118 名前:続き 投稿日:01/12/11 23:23
だが、呪いの効果は一向にあらわれなかった。
女の子は、あいかわらずの境遇の中、騙されたと腹を立てた。
それから、何年かが経過した。
同窓会で久々に級友と会った彼女は、その後人格者として知られるようになった担任女教師の急逝を知る。
しかし、その悲しみの中、彼女は一人の男性と恋に落ちていた。
子供の頃、彼女にちょっかいを出していた、あの男の子だ。
やがて二人は婚約をし、これにはかつて厳しかった父も素直に喜んでくれた。
続く

119 名前:更に続き 投稿日:01/12/11 23:32
だが、その喜びも束の間、今度は父が急死する。
父の喪に服したあと、彼女はようやく子供の頃にかけた呪の事を思い出す。
だが時既に遅し。
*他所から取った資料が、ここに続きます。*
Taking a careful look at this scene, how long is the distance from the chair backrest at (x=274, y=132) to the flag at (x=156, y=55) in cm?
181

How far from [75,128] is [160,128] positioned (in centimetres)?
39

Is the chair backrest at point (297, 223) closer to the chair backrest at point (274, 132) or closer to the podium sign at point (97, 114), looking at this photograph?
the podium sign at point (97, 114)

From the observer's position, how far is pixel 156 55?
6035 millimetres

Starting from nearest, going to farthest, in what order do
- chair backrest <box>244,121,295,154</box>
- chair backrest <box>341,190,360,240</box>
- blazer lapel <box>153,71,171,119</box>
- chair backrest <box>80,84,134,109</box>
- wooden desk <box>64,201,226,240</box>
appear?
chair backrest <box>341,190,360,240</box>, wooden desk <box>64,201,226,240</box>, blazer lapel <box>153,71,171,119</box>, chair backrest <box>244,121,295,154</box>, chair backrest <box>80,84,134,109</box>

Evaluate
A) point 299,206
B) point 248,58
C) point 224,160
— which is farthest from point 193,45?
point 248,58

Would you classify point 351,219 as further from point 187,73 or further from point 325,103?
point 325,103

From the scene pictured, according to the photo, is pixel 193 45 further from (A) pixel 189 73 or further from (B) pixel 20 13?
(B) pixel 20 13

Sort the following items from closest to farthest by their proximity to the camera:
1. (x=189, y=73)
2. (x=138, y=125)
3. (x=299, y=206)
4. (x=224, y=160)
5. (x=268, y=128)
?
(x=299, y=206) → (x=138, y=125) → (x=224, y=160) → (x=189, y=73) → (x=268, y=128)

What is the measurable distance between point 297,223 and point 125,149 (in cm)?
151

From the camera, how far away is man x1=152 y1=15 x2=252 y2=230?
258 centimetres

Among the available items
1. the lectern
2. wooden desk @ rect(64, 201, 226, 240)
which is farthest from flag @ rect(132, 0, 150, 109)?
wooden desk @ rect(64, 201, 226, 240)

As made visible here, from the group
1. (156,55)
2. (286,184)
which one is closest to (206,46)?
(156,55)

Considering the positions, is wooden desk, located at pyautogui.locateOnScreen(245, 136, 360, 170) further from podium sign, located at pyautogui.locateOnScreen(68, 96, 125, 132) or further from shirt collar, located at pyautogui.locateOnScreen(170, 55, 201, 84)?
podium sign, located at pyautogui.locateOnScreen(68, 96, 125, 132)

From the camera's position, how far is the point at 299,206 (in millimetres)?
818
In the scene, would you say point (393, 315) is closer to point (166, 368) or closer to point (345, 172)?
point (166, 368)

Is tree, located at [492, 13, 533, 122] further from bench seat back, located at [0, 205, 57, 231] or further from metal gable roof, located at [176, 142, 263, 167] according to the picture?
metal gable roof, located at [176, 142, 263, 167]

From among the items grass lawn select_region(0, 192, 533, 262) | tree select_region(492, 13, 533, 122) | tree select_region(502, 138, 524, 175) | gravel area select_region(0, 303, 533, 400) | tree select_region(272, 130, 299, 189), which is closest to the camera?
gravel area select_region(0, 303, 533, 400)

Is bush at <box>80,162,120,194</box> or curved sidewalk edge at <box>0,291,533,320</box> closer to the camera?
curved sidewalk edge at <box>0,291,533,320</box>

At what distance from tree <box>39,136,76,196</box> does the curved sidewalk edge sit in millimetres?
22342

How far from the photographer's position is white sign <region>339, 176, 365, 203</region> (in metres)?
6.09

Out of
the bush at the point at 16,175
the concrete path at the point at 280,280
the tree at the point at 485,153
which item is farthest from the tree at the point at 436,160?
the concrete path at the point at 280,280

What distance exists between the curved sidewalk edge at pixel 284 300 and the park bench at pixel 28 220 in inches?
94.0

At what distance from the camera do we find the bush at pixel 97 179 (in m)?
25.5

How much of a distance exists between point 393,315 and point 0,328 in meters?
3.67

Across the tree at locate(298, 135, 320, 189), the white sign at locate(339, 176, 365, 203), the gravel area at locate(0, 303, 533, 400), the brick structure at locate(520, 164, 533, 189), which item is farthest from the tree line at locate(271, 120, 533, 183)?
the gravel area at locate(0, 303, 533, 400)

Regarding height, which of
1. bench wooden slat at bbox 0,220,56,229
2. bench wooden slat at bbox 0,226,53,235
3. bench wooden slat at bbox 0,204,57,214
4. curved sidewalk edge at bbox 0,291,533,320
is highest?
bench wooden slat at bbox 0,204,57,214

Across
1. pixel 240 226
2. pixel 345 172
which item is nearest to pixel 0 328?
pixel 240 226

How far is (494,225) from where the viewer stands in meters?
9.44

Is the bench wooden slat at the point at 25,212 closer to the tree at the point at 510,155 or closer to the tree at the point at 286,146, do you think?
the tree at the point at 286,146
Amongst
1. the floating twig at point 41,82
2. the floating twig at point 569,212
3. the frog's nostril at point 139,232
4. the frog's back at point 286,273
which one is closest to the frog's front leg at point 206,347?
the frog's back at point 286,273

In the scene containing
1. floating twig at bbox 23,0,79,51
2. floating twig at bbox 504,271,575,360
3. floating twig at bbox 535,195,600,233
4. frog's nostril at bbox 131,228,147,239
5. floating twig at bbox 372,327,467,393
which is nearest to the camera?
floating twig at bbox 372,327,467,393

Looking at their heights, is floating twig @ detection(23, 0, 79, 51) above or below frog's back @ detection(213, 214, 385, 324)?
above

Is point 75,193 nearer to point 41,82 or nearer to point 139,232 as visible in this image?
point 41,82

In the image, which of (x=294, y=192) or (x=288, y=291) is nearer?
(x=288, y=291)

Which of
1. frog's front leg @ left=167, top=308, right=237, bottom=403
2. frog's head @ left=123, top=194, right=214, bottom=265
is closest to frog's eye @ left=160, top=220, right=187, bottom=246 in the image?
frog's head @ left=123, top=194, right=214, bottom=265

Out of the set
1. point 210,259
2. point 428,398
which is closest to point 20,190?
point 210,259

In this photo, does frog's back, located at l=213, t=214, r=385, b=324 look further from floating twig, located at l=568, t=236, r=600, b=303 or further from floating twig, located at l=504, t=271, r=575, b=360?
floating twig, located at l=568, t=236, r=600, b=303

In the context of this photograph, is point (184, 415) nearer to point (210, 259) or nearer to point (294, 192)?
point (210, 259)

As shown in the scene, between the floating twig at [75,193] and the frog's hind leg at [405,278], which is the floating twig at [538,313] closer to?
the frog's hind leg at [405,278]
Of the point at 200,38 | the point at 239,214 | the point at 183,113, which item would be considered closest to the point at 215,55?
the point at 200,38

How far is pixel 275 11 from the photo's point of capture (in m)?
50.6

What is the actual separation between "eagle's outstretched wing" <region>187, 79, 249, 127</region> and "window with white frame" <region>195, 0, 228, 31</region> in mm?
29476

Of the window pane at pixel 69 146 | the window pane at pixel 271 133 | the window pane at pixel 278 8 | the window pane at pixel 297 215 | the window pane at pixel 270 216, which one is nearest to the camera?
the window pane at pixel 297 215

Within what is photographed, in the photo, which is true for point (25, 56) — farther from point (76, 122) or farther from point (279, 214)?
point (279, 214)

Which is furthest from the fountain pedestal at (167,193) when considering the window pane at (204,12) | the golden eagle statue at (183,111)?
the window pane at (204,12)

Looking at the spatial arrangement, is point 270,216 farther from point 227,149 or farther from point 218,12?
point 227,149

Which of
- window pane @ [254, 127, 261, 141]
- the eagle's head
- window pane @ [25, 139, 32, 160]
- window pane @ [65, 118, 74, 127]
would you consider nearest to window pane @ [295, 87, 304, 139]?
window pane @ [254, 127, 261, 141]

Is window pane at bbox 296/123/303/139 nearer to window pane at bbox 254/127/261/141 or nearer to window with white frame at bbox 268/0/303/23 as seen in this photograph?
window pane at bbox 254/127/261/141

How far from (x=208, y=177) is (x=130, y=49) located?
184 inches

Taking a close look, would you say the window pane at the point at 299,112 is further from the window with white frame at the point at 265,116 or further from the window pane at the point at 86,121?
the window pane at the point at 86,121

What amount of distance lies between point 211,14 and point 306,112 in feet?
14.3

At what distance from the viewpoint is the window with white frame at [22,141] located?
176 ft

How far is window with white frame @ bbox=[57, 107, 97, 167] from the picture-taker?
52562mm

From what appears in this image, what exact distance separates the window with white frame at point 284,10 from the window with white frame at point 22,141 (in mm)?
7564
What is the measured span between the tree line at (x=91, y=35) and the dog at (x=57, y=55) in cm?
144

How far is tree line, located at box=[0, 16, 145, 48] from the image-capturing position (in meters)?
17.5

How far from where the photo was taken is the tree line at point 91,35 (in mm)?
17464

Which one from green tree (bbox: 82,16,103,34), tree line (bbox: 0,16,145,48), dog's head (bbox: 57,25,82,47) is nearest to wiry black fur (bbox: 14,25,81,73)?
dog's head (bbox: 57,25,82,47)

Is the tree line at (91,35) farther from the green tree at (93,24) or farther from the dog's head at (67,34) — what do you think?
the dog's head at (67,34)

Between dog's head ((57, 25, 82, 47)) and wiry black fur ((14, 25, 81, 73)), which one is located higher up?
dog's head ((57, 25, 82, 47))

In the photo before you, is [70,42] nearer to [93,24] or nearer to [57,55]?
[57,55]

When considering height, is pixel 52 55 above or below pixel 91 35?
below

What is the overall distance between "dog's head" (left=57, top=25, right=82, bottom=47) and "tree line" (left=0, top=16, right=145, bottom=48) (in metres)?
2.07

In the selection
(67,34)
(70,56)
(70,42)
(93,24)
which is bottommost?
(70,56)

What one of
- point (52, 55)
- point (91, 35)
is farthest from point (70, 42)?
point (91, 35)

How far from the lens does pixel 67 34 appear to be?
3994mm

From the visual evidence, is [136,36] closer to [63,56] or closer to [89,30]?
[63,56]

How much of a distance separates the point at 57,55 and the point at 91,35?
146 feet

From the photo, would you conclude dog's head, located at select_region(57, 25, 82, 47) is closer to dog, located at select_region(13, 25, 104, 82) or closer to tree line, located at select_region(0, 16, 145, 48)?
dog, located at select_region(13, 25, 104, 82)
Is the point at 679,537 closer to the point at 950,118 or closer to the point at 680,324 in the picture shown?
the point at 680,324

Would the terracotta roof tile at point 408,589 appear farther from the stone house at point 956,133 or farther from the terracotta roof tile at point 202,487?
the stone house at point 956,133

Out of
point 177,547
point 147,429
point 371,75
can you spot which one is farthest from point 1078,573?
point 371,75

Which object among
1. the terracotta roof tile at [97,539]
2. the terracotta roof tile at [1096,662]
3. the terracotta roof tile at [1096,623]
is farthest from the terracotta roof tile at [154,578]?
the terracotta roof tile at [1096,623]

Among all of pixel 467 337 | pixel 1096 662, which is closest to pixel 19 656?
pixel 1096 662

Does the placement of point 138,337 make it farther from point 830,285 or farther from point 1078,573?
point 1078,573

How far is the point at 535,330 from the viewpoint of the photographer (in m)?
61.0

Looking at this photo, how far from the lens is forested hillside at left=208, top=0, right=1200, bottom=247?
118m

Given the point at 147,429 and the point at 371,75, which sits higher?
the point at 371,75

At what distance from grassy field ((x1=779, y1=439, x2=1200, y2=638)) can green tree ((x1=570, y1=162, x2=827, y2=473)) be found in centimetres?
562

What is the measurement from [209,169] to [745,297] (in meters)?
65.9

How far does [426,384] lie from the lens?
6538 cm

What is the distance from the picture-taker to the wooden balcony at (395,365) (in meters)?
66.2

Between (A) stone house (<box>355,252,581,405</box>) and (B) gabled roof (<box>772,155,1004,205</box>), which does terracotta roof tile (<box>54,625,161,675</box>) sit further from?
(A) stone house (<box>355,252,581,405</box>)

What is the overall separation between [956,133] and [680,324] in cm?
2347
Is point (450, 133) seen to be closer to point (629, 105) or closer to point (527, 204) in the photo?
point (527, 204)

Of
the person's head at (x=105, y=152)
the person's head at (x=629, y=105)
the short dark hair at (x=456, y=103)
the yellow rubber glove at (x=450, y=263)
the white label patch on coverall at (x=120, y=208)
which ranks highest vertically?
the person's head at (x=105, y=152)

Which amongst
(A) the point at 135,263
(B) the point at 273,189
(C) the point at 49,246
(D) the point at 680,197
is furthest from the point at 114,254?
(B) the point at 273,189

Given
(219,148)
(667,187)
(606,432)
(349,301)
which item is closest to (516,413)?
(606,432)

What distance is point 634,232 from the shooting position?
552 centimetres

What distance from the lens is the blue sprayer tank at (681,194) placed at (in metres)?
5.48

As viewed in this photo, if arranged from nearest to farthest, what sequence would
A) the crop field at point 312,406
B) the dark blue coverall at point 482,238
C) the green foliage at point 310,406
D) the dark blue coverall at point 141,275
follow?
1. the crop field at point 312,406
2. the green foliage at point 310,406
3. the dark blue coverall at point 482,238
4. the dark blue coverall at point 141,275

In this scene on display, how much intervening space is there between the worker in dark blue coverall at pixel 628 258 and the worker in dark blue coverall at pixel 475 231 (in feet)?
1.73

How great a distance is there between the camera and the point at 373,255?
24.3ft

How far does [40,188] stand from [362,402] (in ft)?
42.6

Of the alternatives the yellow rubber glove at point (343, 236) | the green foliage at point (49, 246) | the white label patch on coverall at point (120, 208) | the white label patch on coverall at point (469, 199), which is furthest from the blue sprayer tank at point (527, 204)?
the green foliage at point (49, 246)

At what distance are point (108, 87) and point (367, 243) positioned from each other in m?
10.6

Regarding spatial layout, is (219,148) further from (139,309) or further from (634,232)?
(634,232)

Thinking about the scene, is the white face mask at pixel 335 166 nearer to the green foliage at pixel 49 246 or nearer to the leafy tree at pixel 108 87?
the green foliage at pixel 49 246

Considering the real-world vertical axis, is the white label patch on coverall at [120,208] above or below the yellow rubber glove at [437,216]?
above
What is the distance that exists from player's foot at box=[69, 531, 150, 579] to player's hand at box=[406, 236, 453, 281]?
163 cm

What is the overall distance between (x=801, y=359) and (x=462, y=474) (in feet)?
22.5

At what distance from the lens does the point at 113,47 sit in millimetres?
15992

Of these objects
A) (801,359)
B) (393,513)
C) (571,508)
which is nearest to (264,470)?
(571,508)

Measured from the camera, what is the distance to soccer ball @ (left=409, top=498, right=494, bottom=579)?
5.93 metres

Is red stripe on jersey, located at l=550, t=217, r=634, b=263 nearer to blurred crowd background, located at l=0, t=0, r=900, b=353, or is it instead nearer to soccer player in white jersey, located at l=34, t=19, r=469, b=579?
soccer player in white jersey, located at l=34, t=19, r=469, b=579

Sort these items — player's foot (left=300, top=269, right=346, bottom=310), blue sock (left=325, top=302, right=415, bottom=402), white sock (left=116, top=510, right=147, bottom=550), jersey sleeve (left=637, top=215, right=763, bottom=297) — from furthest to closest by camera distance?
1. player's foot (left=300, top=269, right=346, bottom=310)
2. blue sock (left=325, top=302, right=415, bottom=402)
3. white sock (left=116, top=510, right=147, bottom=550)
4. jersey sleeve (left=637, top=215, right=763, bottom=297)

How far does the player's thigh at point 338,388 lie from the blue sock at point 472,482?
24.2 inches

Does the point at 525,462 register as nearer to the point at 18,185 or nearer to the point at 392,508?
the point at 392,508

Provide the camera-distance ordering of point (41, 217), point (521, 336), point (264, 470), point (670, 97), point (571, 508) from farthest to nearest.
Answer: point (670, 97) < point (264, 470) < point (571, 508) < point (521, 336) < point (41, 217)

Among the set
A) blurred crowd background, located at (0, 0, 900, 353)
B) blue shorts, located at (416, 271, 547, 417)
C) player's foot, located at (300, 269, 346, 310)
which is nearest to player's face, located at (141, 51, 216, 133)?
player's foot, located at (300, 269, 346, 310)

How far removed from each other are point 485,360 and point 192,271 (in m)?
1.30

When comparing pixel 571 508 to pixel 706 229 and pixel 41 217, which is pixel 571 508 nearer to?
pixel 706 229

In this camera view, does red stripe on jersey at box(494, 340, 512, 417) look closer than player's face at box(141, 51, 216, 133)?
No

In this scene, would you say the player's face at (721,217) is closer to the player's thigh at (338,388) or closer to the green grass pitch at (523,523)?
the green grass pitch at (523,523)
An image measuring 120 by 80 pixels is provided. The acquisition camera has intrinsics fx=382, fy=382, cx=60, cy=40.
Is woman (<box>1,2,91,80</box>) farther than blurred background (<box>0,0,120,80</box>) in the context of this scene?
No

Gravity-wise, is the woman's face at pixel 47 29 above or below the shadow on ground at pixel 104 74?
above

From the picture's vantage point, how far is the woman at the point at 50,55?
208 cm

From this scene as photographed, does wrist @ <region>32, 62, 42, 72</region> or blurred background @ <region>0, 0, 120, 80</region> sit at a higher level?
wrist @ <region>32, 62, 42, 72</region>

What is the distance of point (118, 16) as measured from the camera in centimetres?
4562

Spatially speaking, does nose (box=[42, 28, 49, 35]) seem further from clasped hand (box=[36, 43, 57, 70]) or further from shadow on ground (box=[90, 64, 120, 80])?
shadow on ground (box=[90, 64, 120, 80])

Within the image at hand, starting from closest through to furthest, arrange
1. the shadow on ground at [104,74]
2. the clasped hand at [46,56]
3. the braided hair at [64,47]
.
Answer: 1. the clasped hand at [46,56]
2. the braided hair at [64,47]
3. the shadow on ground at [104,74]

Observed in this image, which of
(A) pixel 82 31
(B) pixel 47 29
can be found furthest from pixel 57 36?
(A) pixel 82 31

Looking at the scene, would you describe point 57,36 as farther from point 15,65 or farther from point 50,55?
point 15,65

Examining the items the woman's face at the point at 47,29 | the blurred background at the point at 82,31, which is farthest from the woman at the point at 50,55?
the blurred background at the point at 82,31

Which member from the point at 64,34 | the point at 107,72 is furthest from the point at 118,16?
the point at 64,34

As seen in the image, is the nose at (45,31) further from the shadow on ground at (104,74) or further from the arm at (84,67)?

婚約者の訃報が届いたのは、それから間もなくの事だった。
彼女は、軽はずみに呪をかけた事を死ぬほど悔やみ、号泣した。

おしまい


120 名前:あなたのうしろに名無しさんが・・・ 投稿日:01/12/11 23:35
>>117
それ、昔,まったく同じ話を世にも奇妙な物語でみたYO!
でもラストはアレンジされていたのか、すごく爽やかだったYO!

121 名前:ごめんなさい。嘘です。続きます。 投稿日:01/12/11 23:37
エピローグ。

気がつくと、彼女は街角に立ち、涙していた。そして目の前には
あの時の物売りが……
「どうだいお嬢ちゃん、そういう事になるかも知れないが、それでもこの紙人形を買うかね?」
彼女は、首を横にふると、一目散に逃げ出した。
女の子はその日を境に自らの在り方を改め、円滑な人間関係を築き上げ
ましたとさ。

リアルおしまい


122 名前:121 投稿日:01/12/11 23:41
ちなみに、原作はビッグコミックスピリッツで
3丁目の夕日 描いてる人だよ。
俺が見たのは、その人の短編集だった。